Forgotten but not gone.

That’s one way of describing Ausgold, a WA gold explorer with a unique project set in sheep paddocks, and a double connection to one of Australia’s best recent gold discoveries.

For much of the past decade Ausgold (ASX:AUC) has been quietly beavering away at its Katanning gold project located 300km south-east of Perth, a place better known for sheep studs and wheat farms.

Gold, however, is not totally foreign to the region. Oldtimers picked up nuggets more than a century ago before being lured (along with most farm hands) to the rich gold discoveries near Kalgoorlie.

As recently as the mid-1990s a small mine called Jinkas was operated by Otter Exploration, recovering around 20,000 ounces of gold – only to be closed after the gold price collapsed when Britain sold much of its gold, an exit which knocked the price down to less than $US300 an ounce.

Ausgold’s theory is that Jinkas, and a number of other gold deposits in the region, are part of a common, elongated, geological feature which is the sixth and western-most of a series major gold-bearing structures that include the Kalgoorlie, Laverton and Yamarna gold provinces belts.

Of those, Yamarna is the parallel which management at Ausgold likes to use as a reason for investors to take a closer look at what’s happening at Katanning, both because of the north-to-south trend of the geology and the success of Gold Road Resources, a company which once looked a bit like Ausgold – small and working in under-explored country.

As recently as four years ago Gold Road was a true “penny dreadful” trading at 4c a share as it explored the Yamarna region’s semi-desert that is closer to the South Australian border than Perth, a region long-regarded as too isolated, inhospitable and lacking much in the way of rocky surface outcrops to aid explorers.

Through sheer persistence Gold Road made what is now the Gruyere discovery that lies at the heart of a joint venture with South African mining major, Gold Fields. Their deal has been a factor in Gold Road rocketing up from a market value of $20 million to $610 million since mid-2013.

Money and geology are the parallels that connect Ausgold with Gold Road because Ausgold does look somewhat like Gold Road of four years ago complete with a lowly share price of 3c, a stock market value of $12 million, and an exploration project which is off the beaten track.

Differences, at first glance, are more obvious than the parallels because while Gold Road is working in the true outback, with passing emus for company, Ausgold is working in sheep paddocks which, at this time of the year, are a lush green.

The job Ausgold has set itself is not an easy one. But it has attracted a loyal band of investors, many who have followed the company’s well-connected chairman, Richard Lockwood, from his time as a prominent London stockbroker with firms such as Hoare Govett. Ausgold has also formed a strong relationship with another explorer, Chalice Gold.

The recent appointment of a new managing director in Matthew Greentree, plus the award of a small government grant to help fund a fresh round of drilling at Katanning should see Ausgold, start to develop traction and generate news flow which has been lacking recently.

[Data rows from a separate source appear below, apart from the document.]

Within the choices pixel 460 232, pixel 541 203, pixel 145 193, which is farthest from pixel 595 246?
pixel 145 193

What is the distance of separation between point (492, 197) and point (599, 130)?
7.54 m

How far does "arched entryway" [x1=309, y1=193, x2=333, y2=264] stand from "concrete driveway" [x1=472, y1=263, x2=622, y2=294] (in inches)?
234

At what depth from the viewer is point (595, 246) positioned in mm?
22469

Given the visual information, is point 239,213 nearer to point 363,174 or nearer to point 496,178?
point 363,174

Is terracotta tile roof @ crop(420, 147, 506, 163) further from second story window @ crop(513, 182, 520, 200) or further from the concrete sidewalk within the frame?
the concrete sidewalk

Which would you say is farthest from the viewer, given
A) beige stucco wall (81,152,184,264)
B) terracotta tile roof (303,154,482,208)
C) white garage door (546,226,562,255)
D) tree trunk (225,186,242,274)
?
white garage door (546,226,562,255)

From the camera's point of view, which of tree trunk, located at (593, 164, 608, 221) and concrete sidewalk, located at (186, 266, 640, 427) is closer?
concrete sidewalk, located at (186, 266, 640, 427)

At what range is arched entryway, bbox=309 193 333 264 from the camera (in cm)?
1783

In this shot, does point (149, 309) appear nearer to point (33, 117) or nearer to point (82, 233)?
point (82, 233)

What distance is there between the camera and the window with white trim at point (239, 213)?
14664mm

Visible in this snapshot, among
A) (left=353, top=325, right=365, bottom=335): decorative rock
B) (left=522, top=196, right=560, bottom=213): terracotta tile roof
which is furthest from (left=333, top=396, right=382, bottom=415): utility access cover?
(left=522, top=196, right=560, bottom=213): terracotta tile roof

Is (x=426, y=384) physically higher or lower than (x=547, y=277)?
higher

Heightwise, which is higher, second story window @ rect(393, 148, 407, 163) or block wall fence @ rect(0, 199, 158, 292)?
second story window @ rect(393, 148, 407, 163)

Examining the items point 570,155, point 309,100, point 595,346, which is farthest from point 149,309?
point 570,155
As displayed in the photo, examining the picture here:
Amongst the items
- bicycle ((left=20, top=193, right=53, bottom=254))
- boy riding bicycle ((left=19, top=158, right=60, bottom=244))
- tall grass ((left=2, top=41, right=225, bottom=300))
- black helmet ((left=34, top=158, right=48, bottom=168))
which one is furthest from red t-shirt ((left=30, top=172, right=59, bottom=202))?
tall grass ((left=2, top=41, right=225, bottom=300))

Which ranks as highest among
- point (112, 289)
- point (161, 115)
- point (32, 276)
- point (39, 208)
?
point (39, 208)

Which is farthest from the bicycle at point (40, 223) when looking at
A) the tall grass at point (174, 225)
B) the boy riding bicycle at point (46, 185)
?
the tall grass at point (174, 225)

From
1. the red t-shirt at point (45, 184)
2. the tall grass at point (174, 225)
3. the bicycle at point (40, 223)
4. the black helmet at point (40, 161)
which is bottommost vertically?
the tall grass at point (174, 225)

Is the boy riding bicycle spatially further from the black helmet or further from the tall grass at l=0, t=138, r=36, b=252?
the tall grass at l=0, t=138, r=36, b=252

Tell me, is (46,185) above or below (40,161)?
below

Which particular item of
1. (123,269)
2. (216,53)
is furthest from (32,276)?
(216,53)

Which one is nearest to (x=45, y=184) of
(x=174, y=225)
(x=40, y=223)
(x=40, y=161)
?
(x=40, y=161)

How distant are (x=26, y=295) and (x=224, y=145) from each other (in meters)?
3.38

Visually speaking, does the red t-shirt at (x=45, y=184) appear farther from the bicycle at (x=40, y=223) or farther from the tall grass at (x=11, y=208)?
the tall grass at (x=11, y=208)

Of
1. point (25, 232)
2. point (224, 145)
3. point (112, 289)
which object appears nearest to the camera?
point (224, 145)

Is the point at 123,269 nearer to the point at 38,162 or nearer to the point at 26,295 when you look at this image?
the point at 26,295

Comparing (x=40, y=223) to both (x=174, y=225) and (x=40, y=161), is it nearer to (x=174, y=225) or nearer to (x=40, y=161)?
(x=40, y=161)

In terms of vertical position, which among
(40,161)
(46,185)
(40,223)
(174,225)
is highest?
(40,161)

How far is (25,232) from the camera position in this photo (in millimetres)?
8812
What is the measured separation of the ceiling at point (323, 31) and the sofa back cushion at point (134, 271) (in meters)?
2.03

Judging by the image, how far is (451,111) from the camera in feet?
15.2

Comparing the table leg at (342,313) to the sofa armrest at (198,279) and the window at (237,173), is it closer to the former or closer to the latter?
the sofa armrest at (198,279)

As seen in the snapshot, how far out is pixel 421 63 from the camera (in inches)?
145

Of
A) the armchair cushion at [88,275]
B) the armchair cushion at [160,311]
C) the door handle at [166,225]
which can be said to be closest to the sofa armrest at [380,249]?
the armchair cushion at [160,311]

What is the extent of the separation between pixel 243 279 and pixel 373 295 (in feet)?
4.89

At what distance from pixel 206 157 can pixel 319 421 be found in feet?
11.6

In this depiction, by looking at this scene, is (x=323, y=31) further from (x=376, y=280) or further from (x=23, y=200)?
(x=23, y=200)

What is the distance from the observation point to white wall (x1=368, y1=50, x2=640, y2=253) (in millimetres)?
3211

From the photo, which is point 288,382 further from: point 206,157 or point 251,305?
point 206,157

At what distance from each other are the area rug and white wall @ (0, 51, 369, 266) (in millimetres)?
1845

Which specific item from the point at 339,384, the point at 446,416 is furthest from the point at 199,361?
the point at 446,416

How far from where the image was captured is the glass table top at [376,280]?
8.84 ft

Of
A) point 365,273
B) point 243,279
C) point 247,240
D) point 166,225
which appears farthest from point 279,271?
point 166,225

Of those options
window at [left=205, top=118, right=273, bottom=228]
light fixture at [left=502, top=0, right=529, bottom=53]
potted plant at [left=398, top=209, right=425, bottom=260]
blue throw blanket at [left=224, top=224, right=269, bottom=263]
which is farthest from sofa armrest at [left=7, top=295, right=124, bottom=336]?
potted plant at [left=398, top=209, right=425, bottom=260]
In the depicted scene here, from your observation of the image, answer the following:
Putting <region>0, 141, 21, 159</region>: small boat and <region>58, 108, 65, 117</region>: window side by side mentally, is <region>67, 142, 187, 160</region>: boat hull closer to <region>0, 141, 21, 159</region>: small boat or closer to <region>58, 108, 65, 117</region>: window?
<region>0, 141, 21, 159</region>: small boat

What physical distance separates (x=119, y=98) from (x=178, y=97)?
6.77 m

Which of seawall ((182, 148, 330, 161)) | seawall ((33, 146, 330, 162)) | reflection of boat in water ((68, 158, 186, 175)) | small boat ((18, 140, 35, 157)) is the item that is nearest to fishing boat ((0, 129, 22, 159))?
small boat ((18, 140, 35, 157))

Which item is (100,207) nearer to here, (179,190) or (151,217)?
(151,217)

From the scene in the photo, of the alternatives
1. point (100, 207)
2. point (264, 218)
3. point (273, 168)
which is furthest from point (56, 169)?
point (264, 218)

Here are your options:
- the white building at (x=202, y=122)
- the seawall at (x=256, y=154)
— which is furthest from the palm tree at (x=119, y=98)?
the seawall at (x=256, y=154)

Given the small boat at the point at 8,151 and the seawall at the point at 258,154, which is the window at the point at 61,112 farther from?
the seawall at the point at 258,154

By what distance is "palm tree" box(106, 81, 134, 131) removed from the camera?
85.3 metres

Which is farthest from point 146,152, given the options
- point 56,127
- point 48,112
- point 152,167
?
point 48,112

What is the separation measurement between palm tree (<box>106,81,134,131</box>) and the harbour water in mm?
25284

One of the challenges facing the company is knowing where to start with a project that has found gold along 17 km of strike stretching to the north and south of the original Jinkas pit, which could be amenable to a production re-start by cutting back the old pit walls to reach an estimated 315,000 oz of gold in 6.75 million tonnes of ore grading 1.45 grams a tonne.

In total, Ausgold’s Katanning project (as currently understood) contains 785,00 oz of gold, but in multiple locations, which is another interesting parallel with Gold Road’s Yamarna project before it focused in on Gruyere with a well-heeled partner to get the cash flowing in rather than out.

Ausgold, potentially, has a tiger by the tail.

There is ample evidence of gold in the south-west of WA, which was proved conclusively by the bauxite-miner and alumina producer, Alcoa, when it discovered (by accident) the world-class Boddington goldmine now operated by the US gold giant, Newmont.

Reasons for not looking closer at the south-west corner of WA include the issues of alternative land use, mainly farming and forestry, which can raise political and environmental obstacles.

Ausgold’s Katanning project is not burdened by land access issues because most local farmers welcome the prospect of an additional source of income.

The trick now for Ausgold is to do what Gold Road did, find a deposit big enough to justify a start on development while continuing to explorer a large tenement holding, a process which could see the stock significantly re-rated.